By Neeva Parvini
Quillette
In analysing the political upheavals across Europe and America in the past several years, it has become customary to talk about ‘the elites’ and about ‘inequality’. This article will explore both concepts in political and socio-economic analysis, and posits that certain elites in the West need narratives of inequality to maintain their stranglehold on power. It concludes by suggesting that we are witnessing the passing of an old and increasingly irrelevant class of elites, whose wild attempts to cling onto the old order will see them lash out in unpredictable directions.

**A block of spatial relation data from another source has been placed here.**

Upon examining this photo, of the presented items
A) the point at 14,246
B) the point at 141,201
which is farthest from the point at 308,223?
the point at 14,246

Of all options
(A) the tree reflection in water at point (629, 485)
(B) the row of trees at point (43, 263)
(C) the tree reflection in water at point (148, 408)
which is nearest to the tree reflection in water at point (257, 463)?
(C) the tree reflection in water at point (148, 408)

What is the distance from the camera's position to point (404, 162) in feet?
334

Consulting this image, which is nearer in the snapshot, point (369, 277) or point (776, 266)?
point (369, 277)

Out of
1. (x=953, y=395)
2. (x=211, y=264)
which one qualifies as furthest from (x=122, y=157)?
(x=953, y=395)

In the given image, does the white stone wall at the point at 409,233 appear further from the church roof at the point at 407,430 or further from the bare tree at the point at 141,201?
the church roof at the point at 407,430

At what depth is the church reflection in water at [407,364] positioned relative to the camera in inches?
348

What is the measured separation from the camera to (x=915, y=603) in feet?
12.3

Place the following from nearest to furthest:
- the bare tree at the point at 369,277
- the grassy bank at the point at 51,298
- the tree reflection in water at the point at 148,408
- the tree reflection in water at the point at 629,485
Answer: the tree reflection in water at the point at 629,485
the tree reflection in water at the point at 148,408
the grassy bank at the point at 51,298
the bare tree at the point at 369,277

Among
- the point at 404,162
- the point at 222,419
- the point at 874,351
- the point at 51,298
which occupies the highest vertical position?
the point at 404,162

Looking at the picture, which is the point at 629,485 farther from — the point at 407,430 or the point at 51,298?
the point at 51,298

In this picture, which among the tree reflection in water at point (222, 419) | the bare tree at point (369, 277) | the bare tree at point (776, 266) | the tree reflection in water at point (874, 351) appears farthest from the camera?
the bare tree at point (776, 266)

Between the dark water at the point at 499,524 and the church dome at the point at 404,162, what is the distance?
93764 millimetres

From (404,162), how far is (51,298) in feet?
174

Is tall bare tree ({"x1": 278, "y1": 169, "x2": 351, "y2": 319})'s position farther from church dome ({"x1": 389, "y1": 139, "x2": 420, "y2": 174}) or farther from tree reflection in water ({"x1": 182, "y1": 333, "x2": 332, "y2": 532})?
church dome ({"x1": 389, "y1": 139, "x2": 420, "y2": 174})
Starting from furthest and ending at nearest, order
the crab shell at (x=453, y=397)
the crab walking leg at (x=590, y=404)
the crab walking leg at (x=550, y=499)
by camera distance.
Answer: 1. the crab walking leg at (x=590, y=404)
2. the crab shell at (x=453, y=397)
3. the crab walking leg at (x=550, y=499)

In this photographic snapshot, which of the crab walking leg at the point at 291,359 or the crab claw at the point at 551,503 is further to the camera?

When the political left talk about elites, they typically refer to ‘the haves’ (as opposed to the ‘have nots’), that is the top 1% of income earners, a concern which has a legacy in outmoded and demonstrably incorrect Marxist analysis. Thus, here in the UK, Jeremy Corbyn’s far left Labour party routinely trot out the old line that ‘the rich keep getting richer while the poor are getting poorer’. However, even The Guardian – albeit through gritted teeth – pointed out in 2017 that the UK was at a thirty-year low for income inequality. The BBC also fact-checked Corbyn’s repeated claim and found it to be false. As did the tabloid paper The Sun, drawing data from a study by the Institute of Fiscal Studies. Given these facts, why are we repeatedly told that inequality is the most pressing issue facing us in Britain and America today?